Hakyeon's Wolf

LEON FANFICTION

.

.

.

Jung Taekwoon

Cha Hakyeon

.

.

.

.

.

.

.

Terjemahan, dengan ubahan.

Dengan judul asli "Jaynel's Wolf"

Chapter 1


Cha Hakyeon menatap dua patung singa tinggi yang membingkai pintu dan melepaskan nafasnya yang tertahan. Beberapa murid berlari turun dari tangga, terburu-buru masuk kelas atau kemanapun mereka akan pergi. Keberadaanya disini adalah keinginan ayahnya, laki-laki itu meninggal dan memberikan segalanya untuk Hakyeon, termasuk hidupnya. Walaupun dia tidak ingin berada disini, Hakyeon tak bisa menolak keinginan ayahnya. Tak bisa, walaupun membayangkan bersekolah dengan banyak orang asing sudah membuatnya merinding.

Sambil melihat bertambah kurangnya orang, Hakyeon menutup matanya sejenak untuk menghalau serangan panik yang melandanya. Sampai saat ini hanya ayahnya yang ada disampingnya, hingga dia tak pernah terbiasa berhubungan dengan banyak orang. Suara banyak orang yang bergerak dibelakangnya membuat sihir yang sudah mengalir disetiap urat nadinya berdenyut, siap meledak kapanpun dia berada didalam masalah.

Kegugupan menyerang seluruh tubuhnya bagai peluru saat dia menyadari cepat atau lambat dia akan menjadi salah satu dari mereka. Diusianya yang ke dua puluh lima, tentu saja dia terlihat paling tua diantara murid baru di Mayell Wizard Academy, tapi karena dari awal dia sudah terjebak dengan banyak pelatihan dari awal. Mungkin dia bisa mengambil ujian langsung dibeberapa kelas, dan lulus lebih cepat?

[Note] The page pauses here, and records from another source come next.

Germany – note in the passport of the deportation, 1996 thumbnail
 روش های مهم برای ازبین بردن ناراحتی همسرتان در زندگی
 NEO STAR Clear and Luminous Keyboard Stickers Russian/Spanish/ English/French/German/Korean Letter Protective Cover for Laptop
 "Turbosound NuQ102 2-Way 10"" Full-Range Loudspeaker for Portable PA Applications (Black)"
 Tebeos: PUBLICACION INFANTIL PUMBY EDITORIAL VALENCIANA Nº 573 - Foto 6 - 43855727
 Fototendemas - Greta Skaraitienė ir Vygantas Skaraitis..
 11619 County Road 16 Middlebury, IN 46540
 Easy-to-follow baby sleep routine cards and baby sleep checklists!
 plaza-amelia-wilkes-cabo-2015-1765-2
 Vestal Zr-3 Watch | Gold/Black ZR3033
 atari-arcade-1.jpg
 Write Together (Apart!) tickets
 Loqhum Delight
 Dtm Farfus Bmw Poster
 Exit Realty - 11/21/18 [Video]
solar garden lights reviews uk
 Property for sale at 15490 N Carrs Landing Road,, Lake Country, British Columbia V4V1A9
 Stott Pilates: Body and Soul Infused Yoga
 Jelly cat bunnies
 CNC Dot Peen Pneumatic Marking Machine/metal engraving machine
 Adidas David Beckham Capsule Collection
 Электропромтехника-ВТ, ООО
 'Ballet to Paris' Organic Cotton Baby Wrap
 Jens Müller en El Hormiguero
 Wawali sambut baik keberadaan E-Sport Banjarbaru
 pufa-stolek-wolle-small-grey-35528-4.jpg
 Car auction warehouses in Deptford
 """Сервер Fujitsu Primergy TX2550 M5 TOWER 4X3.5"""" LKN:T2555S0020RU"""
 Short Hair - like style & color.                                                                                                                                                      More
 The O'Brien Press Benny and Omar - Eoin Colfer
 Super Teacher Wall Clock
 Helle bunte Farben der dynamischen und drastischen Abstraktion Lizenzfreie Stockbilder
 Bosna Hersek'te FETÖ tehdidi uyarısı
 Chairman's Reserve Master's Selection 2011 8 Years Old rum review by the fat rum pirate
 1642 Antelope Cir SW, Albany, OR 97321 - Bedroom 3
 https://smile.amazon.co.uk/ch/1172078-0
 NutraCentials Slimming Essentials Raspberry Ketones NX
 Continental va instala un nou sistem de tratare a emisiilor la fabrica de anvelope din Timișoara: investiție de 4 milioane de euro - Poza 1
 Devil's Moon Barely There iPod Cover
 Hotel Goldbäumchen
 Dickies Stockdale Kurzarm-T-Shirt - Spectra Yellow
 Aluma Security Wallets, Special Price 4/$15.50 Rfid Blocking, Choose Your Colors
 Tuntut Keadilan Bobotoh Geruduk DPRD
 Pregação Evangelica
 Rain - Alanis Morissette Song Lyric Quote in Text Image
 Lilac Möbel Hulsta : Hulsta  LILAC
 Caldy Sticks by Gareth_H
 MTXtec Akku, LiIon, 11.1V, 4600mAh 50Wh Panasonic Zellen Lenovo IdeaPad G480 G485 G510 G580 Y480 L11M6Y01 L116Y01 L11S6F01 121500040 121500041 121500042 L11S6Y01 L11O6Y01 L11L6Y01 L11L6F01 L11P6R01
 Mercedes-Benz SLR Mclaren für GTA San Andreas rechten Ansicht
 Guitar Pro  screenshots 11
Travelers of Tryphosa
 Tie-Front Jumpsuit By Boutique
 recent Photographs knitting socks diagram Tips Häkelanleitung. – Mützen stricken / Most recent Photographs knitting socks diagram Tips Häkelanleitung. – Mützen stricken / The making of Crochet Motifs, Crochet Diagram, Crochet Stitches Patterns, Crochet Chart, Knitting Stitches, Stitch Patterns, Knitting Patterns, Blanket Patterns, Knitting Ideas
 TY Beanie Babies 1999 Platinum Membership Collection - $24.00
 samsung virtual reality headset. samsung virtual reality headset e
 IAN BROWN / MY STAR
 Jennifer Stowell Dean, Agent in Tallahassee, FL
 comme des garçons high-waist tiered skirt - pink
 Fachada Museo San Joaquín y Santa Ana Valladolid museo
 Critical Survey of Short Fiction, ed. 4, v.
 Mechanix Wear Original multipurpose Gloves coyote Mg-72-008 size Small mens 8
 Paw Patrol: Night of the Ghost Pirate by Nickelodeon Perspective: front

Dia memikirkan hal itu hingga dia sadar harus menemukan kantor untuk mengurus administrasi dahulu.

"Apa kau tersasar?"

"Hmm," terjebak dipikirannya sendiri, dia tak menyadari seorang gadis mengajaknya bicara. Dia memiliki rambut coklat yang diombre hijau, mata coklat terang, dan aura keren terpancar darinya. Hakyeon menebak jika akademi penyihir memiliki cheerleaders.

"Apa kau tersasar?" tanyanya lagi. "Kau terlihat tidak yakin kemana kau akan pergi,"

Hakyeon tidak tahu kenapa dia peduli, mungkin dia suka membantu seoarng asing. "Aku mencari kantor kepala sekolah."

"Aku bisa membantumu, aku salah satu koordinator anak baru," dia menunjuk badge warna merah jambu didada sebelah kanannya yang Hakyeon tidak sadari, mungkin karena dia tidak mencoba menatap dadanya. "Sekolah menunjuk beberapa dari kami untuk membantu anak baru dihari pertama mereka. Namaku Hee Yeon, senang bertemu denganmu. Apa kau murid pindahan?"

Hakyeon menerima uluran tangannya, "Aku Hakyeon, tidak. Aku tidak pindah. Hanya mulai terlambat. Satu-satunya keluargaku sakit."

Hanya itu cerita yang kan diberitahukannya pada semua orang. Mereka tidak perlu tahu masa lalu tragis keluarganya.

"Oh," wajahnya tergambar rasa kasihan, tapi untungnya dia tidak berkomentar atau menanyakan hal lain. "Ikut aku. Aku akan membawamu menemui kepala sekolah Choi. Dia sangat hebat. Kau kan menyukainya. Dia adalah penyihir terkuat di generasinya."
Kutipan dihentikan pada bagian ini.